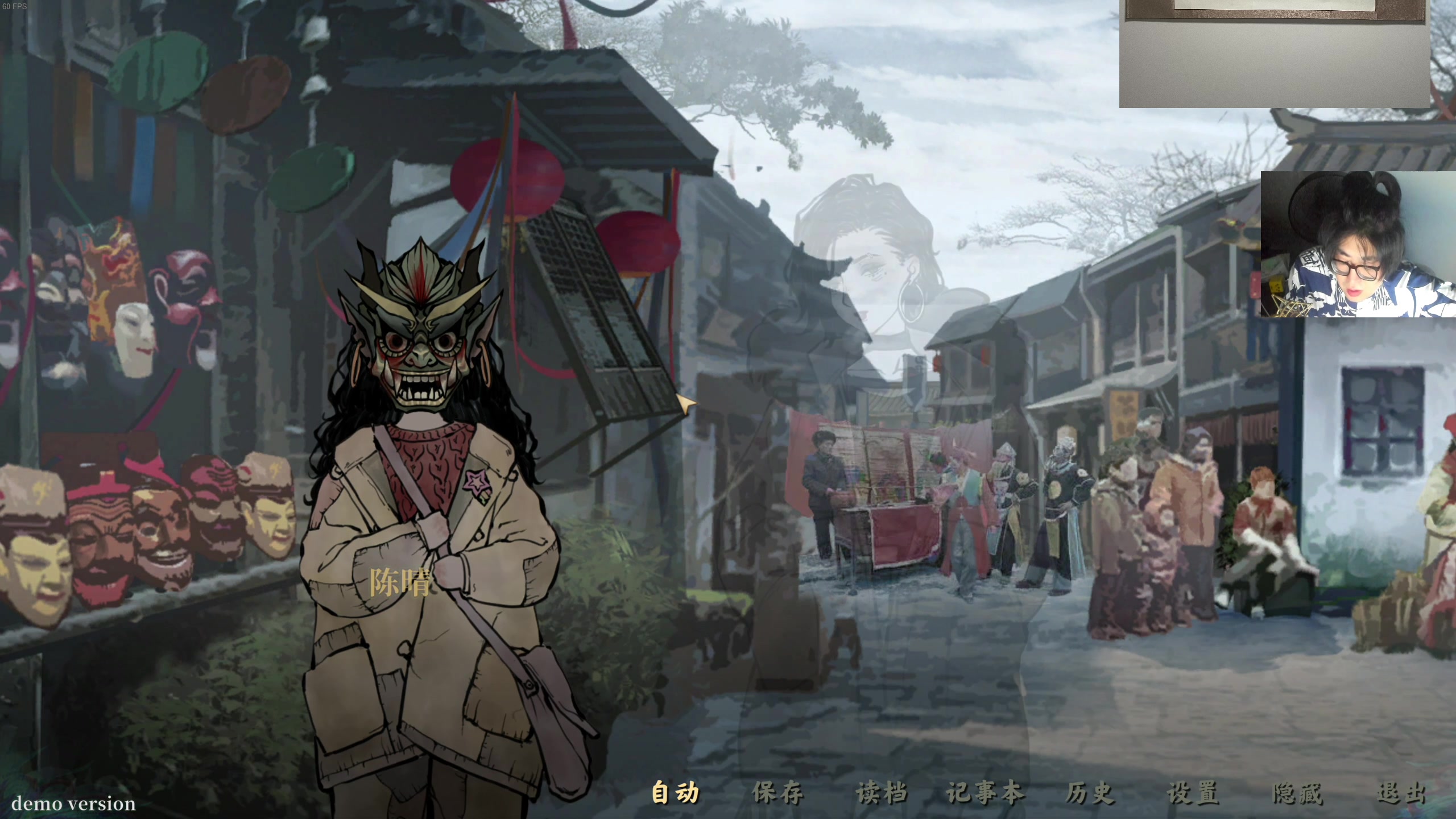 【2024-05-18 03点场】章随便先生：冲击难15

● ● ● ● ●

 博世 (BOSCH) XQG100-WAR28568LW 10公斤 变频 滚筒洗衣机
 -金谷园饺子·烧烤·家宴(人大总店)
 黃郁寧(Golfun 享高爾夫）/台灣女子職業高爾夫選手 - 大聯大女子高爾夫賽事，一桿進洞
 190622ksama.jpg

● ● ● ● ●

TASK DIRECTIONS →
Above is a listing; print exactly its lines from the one with "博世 (BOSCH) XQG100-WAR28568LW 10公斤 变频 滚筒洗衣机" through the one with "190622ksama.jpg", and no other lines.

TASK ANSWER →
 博世 (BOSCH) XQG100-WAR28568LW 10公斤 变频 滚筒洗衣机
 -金谷园饺子·烧烤·家宴(人大总店)
 黃郁寧(Golfun 享高爾夫）/台灣女子職業高爾夫選手 - 大聯大女子高爾夫賽事，一桿進洞
 190622ksama.jpg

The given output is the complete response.